Cuando llegué a la carrera, lo hice por las materias de Filosofía en la preparatoria. Mi curiosidad fue provocada por temas inusuales expuestos por un profesor que, aparentemente, era igual a los demás. Ese afán por llegar a lo más profundo, por librar las superficialidades, fue mi incentivo principal para escoger la licenciatura. Me entusiasmé más cuando leí que una de las cualidades del egresado era el pensamiento y análisis crítico. Supe de esta cualidad hasta leerla en el folleto que me entregaron en la inducción para los de nuevo ingreso. Me pareció verosímil en mis primeros días de la carrera. Varios maestros nos exhortaban a que pensáramos por nosotros mismos. Lejos de que las grandes mentes de la humanidad nos apabullaran con su genialidad, deberían servirnos como inspiración. O al menos, imagino, no era el único compañero que así tomaba la invitación de mis docentes. La variedad de teorías y escuelas deberían hacerme ver la variedad de opiniones e ideas. Un amigo mío llegó a decirme: la Historia es la muestra de la libertad del pensar del hombre. Yo mismo debía gozar de esa libertad.

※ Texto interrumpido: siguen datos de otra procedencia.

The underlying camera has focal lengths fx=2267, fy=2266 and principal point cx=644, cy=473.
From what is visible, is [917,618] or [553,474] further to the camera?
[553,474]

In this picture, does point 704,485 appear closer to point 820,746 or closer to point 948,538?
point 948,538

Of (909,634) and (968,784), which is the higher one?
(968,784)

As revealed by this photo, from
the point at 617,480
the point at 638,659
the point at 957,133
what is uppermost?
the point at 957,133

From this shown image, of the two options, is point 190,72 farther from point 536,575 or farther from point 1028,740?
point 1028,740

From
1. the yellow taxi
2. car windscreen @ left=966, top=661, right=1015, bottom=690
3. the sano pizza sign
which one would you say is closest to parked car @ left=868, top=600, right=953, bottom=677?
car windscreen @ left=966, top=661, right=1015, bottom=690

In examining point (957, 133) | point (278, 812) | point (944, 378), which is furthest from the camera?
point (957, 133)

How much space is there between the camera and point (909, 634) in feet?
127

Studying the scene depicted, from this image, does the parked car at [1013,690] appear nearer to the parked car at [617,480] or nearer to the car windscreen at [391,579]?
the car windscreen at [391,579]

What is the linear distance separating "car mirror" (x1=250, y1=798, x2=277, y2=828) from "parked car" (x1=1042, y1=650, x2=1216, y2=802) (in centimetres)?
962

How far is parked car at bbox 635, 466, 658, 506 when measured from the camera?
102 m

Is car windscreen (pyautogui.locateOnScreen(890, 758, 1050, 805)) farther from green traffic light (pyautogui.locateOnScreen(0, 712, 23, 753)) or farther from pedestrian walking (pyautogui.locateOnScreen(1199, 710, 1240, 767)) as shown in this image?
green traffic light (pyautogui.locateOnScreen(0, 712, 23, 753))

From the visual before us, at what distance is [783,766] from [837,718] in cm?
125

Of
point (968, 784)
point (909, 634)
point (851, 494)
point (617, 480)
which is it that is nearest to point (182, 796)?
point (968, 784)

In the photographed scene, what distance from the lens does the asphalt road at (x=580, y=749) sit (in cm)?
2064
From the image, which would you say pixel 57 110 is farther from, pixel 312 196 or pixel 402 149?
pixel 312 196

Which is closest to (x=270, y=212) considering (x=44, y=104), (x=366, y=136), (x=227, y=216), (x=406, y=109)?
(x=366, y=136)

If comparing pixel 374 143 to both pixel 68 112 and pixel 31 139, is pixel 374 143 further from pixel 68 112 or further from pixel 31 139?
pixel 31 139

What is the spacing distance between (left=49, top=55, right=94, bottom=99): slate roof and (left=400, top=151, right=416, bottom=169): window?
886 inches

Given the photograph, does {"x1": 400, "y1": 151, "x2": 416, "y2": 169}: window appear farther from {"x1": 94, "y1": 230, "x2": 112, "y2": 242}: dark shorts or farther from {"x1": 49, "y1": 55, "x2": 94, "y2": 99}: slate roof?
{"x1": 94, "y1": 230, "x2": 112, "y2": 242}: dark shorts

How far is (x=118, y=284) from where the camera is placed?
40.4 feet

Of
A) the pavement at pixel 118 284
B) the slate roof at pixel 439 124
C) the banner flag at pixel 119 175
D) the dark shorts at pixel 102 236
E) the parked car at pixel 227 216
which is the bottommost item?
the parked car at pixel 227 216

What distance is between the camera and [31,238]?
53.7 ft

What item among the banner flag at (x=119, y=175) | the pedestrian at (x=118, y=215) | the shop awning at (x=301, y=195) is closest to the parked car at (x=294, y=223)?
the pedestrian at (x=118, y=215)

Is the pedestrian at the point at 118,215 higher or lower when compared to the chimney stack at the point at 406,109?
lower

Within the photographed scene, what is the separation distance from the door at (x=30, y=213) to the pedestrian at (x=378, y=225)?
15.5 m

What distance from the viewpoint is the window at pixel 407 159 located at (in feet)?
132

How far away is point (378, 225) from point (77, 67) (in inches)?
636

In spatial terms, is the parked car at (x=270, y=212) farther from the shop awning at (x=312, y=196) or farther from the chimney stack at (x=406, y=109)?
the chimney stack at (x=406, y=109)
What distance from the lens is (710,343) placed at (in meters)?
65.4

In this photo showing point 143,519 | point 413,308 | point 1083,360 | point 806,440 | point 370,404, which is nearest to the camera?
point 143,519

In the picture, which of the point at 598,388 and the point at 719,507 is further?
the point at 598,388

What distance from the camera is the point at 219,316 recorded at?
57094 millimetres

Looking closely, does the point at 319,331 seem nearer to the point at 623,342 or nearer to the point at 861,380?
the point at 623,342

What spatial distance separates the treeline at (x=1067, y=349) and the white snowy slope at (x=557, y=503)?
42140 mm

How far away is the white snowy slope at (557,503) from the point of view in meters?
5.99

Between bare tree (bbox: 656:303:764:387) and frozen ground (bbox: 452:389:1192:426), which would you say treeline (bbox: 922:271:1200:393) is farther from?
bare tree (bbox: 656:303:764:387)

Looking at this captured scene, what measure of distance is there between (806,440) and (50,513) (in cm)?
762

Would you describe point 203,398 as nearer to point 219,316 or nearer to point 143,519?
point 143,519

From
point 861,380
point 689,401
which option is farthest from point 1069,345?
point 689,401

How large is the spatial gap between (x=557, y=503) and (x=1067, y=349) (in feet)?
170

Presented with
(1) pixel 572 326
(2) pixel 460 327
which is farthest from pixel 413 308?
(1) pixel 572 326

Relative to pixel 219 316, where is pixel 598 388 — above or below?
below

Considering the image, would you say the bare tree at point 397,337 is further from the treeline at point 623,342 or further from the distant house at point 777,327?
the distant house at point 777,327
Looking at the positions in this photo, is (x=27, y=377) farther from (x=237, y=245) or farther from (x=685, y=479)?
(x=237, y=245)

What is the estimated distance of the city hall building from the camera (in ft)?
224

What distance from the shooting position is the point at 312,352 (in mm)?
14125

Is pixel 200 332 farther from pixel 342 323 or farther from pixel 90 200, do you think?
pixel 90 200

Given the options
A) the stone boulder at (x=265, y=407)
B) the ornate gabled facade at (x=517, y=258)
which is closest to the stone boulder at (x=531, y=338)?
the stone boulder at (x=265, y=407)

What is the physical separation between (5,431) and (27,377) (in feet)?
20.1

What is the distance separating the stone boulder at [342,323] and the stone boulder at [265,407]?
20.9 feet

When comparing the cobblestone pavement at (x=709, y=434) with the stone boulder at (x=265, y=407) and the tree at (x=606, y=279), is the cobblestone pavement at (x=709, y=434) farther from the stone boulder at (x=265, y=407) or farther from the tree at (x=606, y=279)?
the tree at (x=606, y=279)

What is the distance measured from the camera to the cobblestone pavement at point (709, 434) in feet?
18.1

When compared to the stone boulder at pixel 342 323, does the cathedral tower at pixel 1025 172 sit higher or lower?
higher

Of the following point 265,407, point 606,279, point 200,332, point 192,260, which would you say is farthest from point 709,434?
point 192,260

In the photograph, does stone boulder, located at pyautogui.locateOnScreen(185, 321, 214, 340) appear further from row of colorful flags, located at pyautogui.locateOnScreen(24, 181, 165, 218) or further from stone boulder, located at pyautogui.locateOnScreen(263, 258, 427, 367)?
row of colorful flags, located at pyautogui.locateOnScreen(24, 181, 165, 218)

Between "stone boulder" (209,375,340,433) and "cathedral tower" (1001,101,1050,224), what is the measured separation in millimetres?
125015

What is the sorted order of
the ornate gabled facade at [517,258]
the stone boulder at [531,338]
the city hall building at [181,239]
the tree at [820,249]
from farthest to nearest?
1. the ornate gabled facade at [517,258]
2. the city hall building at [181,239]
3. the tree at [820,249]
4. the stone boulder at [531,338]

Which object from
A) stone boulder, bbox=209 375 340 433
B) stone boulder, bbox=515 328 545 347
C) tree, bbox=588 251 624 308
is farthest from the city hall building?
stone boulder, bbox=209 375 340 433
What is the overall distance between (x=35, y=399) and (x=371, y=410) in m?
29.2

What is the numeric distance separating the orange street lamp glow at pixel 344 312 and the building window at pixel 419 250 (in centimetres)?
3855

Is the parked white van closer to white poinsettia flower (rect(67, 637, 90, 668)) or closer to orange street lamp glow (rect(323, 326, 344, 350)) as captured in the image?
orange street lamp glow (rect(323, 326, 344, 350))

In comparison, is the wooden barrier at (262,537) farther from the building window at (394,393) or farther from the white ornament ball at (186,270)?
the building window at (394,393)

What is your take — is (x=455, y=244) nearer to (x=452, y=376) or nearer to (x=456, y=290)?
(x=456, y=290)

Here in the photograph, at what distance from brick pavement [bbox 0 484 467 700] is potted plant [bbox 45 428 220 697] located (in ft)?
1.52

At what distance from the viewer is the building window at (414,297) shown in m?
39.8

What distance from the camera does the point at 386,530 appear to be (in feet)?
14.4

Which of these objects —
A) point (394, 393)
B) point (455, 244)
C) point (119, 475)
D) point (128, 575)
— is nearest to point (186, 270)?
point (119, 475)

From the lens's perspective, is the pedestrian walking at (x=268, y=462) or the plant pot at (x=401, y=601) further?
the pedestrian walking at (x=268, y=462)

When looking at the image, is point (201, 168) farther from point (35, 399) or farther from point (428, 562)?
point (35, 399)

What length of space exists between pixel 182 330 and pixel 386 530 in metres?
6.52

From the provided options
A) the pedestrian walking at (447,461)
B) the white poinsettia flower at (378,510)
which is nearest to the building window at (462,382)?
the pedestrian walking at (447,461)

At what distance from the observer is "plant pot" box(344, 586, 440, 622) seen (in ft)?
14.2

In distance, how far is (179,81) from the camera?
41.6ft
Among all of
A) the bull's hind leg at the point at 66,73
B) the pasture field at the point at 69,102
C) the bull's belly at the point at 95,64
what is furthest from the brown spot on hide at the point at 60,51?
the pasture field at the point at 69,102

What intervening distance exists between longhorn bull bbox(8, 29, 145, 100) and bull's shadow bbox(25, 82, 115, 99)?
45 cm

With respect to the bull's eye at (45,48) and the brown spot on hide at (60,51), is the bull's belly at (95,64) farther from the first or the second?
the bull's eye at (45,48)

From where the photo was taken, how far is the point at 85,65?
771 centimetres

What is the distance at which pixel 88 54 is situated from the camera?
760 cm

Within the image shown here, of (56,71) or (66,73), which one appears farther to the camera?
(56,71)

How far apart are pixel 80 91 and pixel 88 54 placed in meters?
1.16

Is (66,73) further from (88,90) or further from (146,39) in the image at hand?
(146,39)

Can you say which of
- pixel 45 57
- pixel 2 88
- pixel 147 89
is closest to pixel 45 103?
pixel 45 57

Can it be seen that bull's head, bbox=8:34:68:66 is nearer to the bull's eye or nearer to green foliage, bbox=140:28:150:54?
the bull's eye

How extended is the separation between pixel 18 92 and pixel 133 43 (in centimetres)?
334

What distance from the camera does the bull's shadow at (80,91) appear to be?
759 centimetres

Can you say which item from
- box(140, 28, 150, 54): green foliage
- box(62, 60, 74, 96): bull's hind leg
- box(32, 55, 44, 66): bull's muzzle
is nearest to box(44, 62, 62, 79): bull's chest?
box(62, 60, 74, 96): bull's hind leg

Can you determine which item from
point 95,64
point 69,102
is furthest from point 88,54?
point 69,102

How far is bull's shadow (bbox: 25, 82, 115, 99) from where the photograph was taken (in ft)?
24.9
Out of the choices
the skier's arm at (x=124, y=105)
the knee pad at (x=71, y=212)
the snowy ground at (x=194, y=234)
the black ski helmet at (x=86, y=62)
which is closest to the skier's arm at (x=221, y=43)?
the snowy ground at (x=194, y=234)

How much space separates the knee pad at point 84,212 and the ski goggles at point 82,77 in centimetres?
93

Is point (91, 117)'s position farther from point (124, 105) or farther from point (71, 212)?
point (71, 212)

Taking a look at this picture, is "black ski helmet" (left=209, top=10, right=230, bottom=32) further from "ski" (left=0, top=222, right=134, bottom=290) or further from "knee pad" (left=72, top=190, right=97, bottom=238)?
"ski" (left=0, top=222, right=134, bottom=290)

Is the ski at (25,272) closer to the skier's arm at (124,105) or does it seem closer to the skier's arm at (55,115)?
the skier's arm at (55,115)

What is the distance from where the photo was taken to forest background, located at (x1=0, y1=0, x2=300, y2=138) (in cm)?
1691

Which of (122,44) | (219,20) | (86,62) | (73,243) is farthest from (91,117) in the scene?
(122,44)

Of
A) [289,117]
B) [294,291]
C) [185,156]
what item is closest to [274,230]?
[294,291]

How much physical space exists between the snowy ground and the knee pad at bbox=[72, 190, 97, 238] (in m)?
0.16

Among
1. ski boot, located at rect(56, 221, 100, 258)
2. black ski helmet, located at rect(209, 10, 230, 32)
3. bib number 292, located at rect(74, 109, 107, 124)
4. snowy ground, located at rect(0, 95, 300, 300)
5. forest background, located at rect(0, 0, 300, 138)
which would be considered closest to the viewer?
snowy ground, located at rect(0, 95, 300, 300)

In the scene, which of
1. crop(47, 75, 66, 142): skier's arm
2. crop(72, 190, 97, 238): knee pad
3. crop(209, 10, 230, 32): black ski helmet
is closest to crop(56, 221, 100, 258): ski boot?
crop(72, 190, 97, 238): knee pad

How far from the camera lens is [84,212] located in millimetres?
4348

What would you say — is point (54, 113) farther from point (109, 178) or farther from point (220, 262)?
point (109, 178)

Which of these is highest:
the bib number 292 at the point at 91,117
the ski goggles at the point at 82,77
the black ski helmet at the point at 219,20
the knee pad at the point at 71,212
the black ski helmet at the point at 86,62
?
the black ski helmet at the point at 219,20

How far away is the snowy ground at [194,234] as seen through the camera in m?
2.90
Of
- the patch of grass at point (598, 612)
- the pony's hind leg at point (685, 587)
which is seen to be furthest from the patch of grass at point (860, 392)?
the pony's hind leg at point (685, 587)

A pesar de ya decirlo con desenfado, en aquel entonces vislumbraba esa intuición pero no la abrazaba con seguridad. Por eso resultaría muy provechoso el curso propedéutico. Podría implementarse poco después de la inducción. Una vez que el nuevo estudiante ya tiene sus papeles y ha recorrido las instalaciones, se podría citarlo en sitios diferentes para el curso. Así también se familiarizaría con la universidad. Los espacios naturales siempre son más nobles que los cerrados. Los primeros días podrían tomarse en los jardines para generar mayor confianza a los jóvenes con la timidez natural de los primeros días o los de carácter reservado. En estas sesiones podrían platicar qué los llevó a estudiar la carrera y qué eventos en su vida parecen desembocar en esta decisión. Confluir las experiencias personales con los argumentos de por qué estudio Filosofía, podría fomentar la apertura entre los alumnos. Además, más de un pedagogo famoso o recién egresado, seguramente concordara conmigo que el reconocimiento entre estudiantes fortalece el trabajo en equipo. Podría funcionar también invitar a los estudiantes a que convivan afuera de las aulas, que vayan a los lugares alrededor de cualquier universidad para que puedan esparcirse. Al final de cuentas, hay que recordar que primero sé es hombre antes de profesionista.

Posteriormente, dentro de los salones, el docente asignado al grupo debería ofrecer algunas clases de Metodología de la Investigación. Esto brindará herramientas a los nuevos estudiantes y podrían realizar una investigación breve. También ayudaría mucho que el docente diera consejos sobre su experiencia en la carrera y pudiera ofrecer su técnica utilizada para reflexionar. ¡Cómo hubiera agradecido eso! Al final del curso, la investigación que haga el alumno sería un triunfo propio; un símbolo de sus primeros pasos en la crítica. Además de enseñarle los principios de la reflexión, también se le daría la seguridad para emprenderla. Tampoco estaría nada mal que, paralelamente al propedéutico, los nuevos estudiantes fueran en una excursión dirigida por el docente asignado a trabajos donde los licenciados en Filosofía ejerzan. No sólo se prepararía al estudiante para la vida académica, sino también para la vida laboral. Obviamente estas ideas sueltas y sugerencias merecen incorporarse en un proyecto de mayor envergadura, pero, desde mi experiencia, considero que podrían ayudar bastante.